PRIMARY LEVEL ABORTION SERVICES – Systematic review of early abortion services in low- and middle-income country primary care: potential for reverse innovation and application in the UK context

by Jacy Zhou, Rebecca Blaylock, Matthew Harris

Globalization and Health, 30 September 2020

Background
In the UK, according to the 1967 Abortion Act, all abortions must be approved by two doctors, reported to the Department of Health and Social Care, and be performed by doctors within licensed premises. Removing abortion from the criminal framework could permit new service delivery models. We explore service delivery models in primary care settings that can improve accessibility without negatively impacting the safety and efficiency of abortion services. Novel service delivery models are common in low-and-middle income countries (LMICs) due to resource constraints, and services are sometimes provided by trained mid-level providers via “task-shifting”. The aim of this study is to explore the quality of early abortion services provided in primary care of LMICs and explore the potential benefits of extending their application to the UK context.

Methods
We searched MEDLINE, EMBASE, Global Health, Maternity and Infant Care, CINAHL, and HMIC for studies published from September 1994 to February 2020, with search terms “nurses”, “midwives”, “general physicians”, “early medical/surgical abortion”. We included studies that examined the quality of abortion care in primary care settings of low-and-middle-income countries (LMICs),* and excluded studies in countries where abortion is illegal, and those of services provided by independent NGOs. We conducted a thematic analysis and narrative synthesis to identify indicators of quality care at structural, process and outcome levels of the Donabedian model.**

Results
A total of 21 indicators under eight subthemes were identified to examine the quality of service provision: law and policy, infrastructure, technical competency, information provision, client-provider interactions, ancillary services, complete abortions, client satisfaction. Our analysis suggests that structural, process and outcome indicators follow a mediation pathway of the Donabedian model. This review showed that providing early medical abortion in primary care services is safe and feasible, and “task-shifting” to mid-level providers could effectively replace doctors in providing abortion.

Conclusion
The way services are organised in LMICs, using a task-shifted and decentralised model, results in high quality services that should be considered for adoption in the UK. Collaboration with professional medical bodies and governmental departments is necessary to expand services from secondary to primary care.

Notes
* Studies examined were from the following countries: Bangladesh, Ethiopia, India, Kyrgyzstan, Nepal, Nigeria, North Korea, and South Africa (Table 2).
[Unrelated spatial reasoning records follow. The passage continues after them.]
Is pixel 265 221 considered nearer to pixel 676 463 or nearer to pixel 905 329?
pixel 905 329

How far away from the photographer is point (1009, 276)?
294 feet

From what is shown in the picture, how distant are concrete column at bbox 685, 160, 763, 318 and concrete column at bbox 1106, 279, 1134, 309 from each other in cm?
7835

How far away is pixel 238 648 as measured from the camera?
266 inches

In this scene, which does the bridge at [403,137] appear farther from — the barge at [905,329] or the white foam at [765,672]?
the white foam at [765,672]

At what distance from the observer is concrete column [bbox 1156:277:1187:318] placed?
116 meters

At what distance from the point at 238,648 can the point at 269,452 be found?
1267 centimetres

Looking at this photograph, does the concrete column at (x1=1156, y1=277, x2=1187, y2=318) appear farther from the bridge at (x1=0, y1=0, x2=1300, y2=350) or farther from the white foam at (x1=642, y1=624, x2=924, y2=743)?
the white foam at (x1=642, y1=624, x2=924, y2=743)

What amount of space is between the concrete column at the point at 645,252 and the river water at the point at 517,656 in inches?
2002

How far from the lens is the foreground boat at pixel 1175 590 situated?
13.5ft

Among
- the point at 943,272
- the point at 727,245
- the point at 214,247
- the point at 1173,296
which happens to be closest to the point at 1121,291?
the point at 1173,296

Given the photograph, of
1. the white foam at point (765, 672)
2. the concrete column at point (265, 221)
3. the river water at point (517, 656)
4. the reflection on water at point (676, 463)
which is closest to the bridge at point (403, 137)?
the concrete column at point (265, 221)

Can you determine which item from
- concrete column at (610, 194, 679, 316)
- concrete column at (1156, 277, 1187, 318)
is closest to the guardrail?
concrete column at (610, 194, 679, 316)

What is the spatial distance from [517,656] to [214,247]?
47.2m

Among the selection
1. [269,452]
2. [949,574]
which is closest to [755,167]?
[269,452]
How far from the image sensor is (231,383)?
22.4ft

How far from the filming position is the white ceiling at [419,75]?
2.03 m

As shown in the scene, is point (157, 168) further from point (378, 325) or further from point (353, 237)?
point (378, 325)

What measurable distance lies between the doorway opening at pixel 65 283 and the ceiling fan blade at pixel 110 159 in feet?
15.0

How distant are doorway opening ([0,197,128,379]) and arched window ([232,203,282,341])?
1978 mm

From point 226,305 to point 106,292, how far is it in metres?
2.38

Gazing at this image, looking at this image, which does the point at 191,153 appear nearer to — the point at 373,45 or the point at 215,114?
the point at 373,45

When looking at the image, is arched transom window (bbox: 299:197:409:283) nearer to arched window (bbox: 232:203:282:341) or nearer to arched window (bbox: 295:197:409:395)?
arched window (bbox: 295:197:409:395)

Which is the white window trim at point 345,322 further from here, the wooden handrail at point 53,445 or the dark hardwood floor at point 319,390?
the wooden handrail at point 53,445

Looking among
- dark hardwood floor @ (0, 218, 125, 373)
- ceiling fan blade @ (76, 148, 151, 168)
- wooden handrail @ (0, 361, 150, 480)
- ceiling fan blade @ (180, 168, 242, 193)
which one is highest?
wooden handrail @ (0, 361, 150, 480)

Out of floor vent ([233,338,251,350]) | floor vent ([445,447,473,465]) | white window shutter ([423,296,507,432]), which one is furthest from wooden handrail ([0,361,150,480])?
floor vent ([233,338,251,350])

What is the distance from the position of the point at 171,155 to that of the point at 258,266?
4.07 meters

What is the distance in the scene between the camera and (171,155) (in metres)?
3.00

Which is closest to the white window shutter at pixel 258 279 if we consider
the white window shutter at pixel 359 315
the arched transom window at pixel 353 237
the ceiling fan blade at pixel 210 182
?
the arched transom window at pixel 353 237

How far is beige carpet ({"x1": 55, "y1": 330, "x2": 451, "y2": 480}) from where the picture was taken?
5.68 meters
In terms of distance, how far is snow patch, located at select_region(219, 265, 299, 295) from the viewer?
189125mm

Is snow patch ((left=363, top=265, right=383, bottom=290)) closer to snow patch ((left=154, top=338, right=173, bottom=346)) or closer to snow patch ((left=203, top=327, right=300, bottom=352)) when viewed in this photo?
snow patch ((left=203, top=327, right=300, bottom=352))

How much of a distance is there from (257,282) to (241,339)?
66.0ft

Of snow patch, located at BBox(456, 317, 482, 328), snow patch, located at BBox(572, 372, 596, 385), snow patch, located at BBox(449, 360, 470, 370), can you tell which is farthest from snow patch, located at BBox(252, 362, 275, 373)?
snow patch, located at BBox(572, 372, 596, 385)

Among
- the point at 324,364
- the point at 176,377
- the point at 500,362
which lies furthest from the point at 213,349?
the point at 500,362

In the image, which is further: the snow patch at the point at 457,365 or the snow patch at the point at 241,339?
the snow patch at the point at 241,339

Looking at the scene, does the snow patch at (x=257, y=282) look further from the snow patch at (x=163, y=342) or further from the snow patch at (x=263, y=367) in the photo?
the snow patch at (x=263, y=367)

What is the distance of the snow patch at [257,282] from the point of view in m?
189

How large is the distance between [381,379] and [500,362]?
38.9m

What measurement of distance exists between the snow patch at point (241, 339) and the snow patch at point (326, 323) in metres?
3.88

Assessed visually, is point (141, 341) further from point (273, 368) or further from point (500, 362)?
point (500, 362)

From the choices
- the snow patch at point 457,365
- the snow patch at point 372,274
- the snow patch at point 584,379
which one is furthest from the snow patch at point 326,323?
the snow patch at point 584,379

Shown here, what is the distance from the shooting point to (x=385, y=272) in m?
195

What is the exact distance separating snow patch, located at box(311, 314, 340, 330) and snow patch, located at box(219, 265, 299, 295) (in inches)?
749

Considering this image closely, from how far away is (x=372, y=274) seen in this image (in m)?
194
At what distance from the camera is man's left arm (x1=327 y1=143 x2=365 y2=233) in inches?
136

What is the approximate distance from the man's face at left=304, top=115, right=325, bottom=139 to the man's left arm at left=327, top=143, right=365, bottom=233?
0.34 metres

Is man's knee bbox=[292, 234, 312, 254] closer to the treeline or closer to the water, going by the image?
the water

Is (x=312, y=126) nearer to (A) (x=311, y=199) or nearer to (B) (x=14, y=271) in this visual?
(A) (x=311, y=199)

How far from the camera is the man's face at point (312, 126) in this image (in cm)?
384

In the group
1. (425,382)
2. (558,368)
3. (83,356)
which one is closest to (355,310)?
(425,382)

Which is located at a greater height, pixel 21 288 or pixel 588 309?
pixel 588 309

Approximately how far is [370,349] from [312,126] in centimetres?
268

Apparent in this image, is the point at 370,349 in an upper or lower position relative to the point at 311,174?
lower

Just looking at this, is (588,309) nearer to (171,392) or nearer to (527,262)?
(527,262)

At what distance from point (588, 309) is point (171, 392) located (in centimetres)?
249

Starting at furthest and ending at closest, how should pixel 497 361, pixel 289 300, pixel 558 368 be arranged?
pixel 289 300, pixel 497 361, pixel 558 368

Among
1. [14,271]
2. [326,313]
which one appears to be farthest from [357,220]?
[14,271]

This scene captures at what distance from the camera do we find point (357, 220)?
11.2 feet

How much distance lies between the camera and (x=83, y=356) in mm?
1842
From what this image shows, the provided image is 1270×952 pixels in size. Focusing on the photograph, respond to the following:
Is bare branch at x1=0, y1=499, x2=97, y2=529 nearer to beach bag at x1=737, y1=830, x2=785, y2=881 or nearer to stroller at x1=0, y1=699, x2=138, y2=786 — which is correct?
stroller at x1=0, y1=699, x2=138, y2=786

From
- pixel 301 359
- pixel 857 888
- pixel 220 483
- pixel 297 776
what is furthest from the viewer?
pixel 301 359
**The Donabedian model is a conceptual model that provides a framework for examining health services and evaluating quality of health care. According to the model, information about quality of care can be drawn from three categories: “structure,” “process” and “outcomes”. (Wikipedia) In this paper, the indicators of high quality care examined included law and policy infrastructure, technical competency, information provision, client-provider interactions, ancillary services, abortion outcomes, and client satisfaction (Table 1).